The group set sail for Australia, on 11 July 1841 on the Skjold arriving on October 28, 1841 at Port Misery, South Australia. The migrants settled at Lobethal, and Bethenien. Fritzsche made his home at Lobethal.

Gotthard Fritzsche took on pastoral duties at Lobethal, and the neighboring communities. Relations with the earlier Prussian settlers was initially quite harmonious, however this was to change. In 1842 Pastor August Kavel in an attempt to consolidate the settlers into one localized community, strongly urged the settlers in the early settlements at Klemzig and Hahndorf to relocate to the newly settled Langmeil. Many of the settlers in these towns refused, and an underlying tension arose between these communities and Pastor Kavel.
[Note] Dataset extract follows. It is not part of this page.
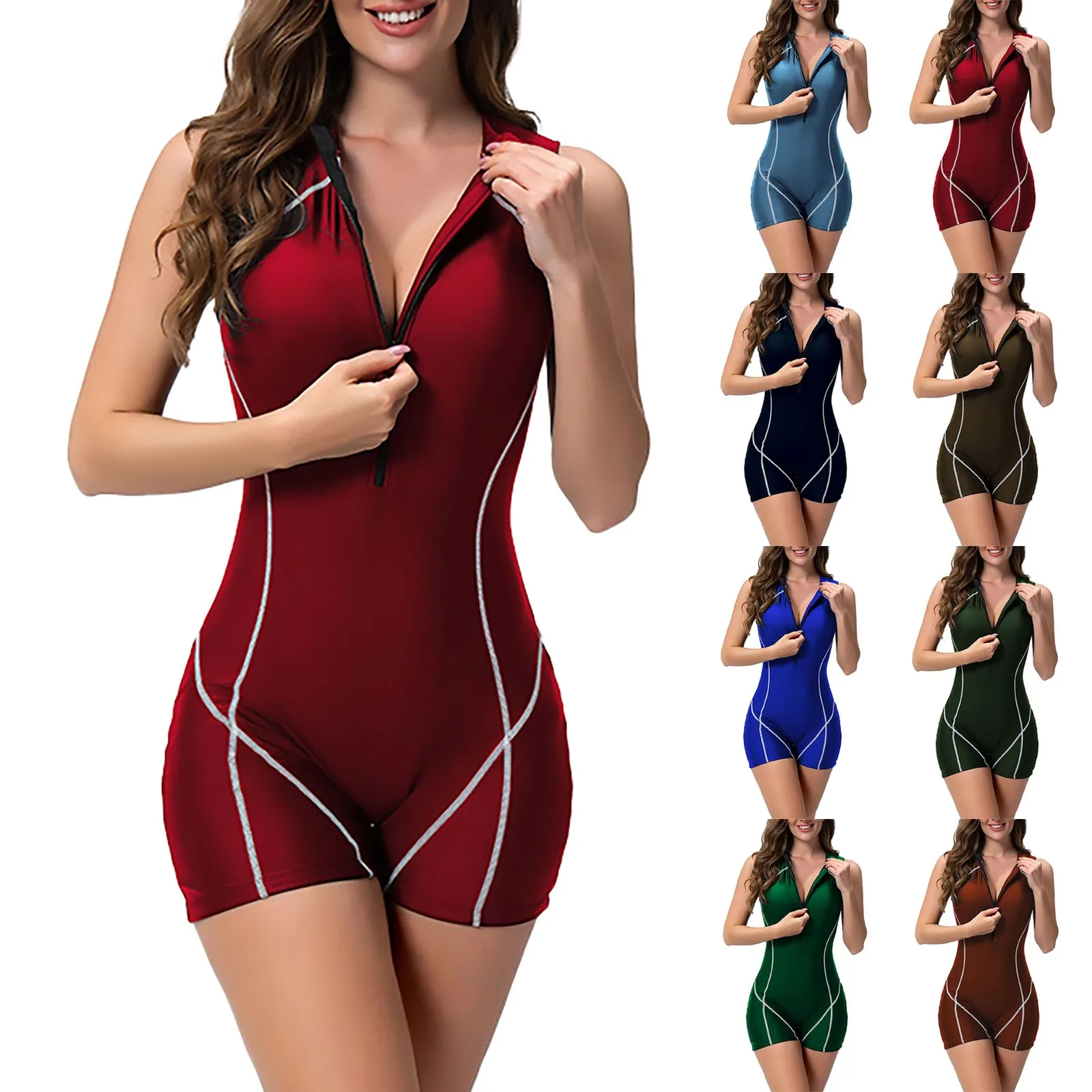 Women's One Swimsuit Round Neck Contrasting Line Design Short Sleeved One Swimsuit Surf Suit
Over time, Gotthard Fritzsche learned that Pastor Kavel had developed a millennialistic point of view (a point of view he disagreed with), and had the subject discussed at the synod gatherings in 1844, and 1845. No resolution was reached at either of these gatherings. In addition to this disagreement, Fritzsche also differed with Pastor Kavel in a proclamation released in 1846 regarding the power of civil government in the church. These disagreements between the two pastors intensified a division which had developed in the Lutheran community.

At the synodical gathering at Bethany, on August 16 and 17 1846, the subject of millennialism was once again tabled, and when the disagreement became heated, a divide was forged, when the Kavel followers left and formed their own separate synod. At this point Gotthard Fritzsche became the head of the Evangelical Church of South Australia.